O amor do Criador a sua criatura mais perfeita supera qualquer energia tectônica.
O poder do homem, embora não lhe permita o controle total da natureza, acalenta zelosamente o projeto imorredouro da vida, o sonho de Deus.

sexta-feira, 4 de março de 2011

Vida Mestra

O pai chamou seus filhos na varanda para apreciarem uma alegoria juntos, de perto.
Conquanto as teias estivessem vastas, fechando os flancos da varanda em pública demonstração de desleixo, serviram ao propósito da demonstração prática de como é a vida entre os homens.
Trouxe secretamente consigo um minúsculo pedaço de jornal na mão, apontou aos meninos a teia menor do lado esquerdo:
- Vejam isto. – fragmentou o papel, ensopou-o na poça que se formara da chuva da noite e arremessou na teia. Logo uma enorme aranha precipitou-se sobre a presa putativa, com a ânsia dos famintos. Verificada a abiose da refeição, despojou-a para limpar sua armadilha.
- Nossa! Pai, pai... – os meninos perderam o fôlego ante a fascinante cena, cruel e maravilhoso.
- Ela não desiste. – disse o pai. Arremessou outro pedacinho e novamente a aranha procedeu ao ataque e descarte do papel.
- Isso é igual aqui. – apontou a teia maior, preparou e lançou a falsa cobaia; a aranha fez o mesmo ritual: avançou impetuosamente, verificou sua impropriedade, descartou. Repetiu mais duas vezes a experiência.
- Pai, porque não jogamos um inseto vivo pra ver o que ela vai fazer?
- Não, filhos! Não que eu não pudesse fazer isso; mas a natureza se incumbe desta fatalidade.
Continuou: “O que eu queria mostrar para vocês é como as coisas acontecem no mundo: o mal é como essa aranha; tece suas teias para nos apanhar, e quando estamos enredados, ele se lança sobre nós com pressa, e com fúria nos consome. Temos que tomar cuidado com as ciladas e, na hipótese de sermos atados, não termos em nós qualquer seiva que lhe sirva de alimento.”

- [ITENS FORNECIDOS]:
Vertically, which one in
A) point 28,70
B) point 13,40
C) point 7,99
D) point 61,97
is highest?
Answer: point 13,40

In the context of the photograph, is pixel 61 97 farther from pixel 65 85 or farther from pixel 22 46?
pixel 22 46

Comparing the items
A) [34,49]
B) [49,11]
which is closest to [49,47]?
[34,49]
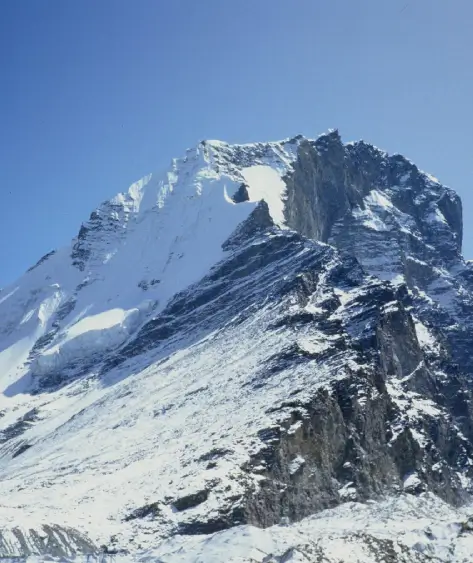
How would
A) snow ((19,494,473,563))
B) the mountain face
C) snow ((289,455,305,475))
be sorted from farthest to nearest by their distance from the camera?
snow ((289,455,305,475)) < the mountain face < snow ((19,494,473,563))

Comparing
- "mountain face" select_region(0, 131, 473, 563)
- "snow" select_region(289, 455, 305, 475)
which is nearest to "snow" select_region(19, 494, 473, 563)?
"mountain face" select_region(0, 131, 473, 563)

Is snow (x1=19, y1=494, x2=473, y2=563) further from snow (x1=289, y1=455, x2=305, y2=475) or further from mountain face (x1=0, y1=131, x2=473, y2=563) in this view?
snow (x1=289, y1=455, x2=305, y2=475)

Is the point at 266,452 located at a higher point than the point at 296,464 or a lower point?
higher

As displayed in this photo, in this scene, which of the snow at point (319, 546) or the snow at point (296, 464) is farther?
the snow at point (296, 464)

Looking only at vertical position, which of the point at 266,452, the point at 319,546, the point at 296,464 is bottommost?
the point at 296,464

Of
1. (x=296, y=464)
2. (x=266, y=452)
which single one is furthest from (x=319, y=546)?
(x=296, y=464)

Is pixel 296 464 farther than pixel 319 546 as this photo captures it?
Yes

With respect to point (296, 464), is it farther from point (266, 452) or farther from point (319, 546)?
point (319, 546)

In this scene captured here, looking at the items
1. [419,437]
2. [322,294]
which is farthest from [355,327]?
[419,437]

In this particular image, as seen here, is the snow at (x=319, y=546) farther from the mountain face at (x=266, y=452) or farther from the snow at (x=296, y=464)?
the snow at (x=296, y=464)

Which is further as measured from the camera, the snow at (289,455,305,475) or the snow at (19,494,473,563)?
the snow at (289,455,305,475)

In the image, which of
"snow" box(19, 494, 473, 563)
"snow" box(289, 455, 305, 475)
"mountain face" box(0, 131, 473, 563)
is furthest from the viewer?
"snow" box(289, 455, 305, 475)

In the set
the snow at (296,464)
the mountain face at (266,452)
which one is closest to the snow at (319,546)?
the mountain face at (266,452)

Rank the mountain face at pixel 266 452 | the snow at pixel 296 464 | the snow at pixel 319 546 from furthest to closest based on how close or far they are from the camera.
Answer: the snow at pixel 296 464, the mountain face at pixel 266 452, the snow at pixel 319 546
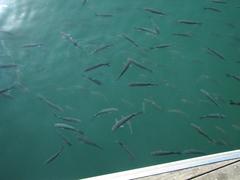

- [O PROBLEMA]:
Responda com base no trecho:
(a) Em que lugar da casa o pai chamou os filhos?
(b) Onde o pai ensopou o papel antes de arremessá-lo na teia?
(c) Com que o pai compara o mal?
Os itens não têm relação com o trecho.

- [RESPOSTA REDIGIDA]:
(a) Na varanda.
(b) Na poça que se formara da chuva da noite.
(c) Com a aranha.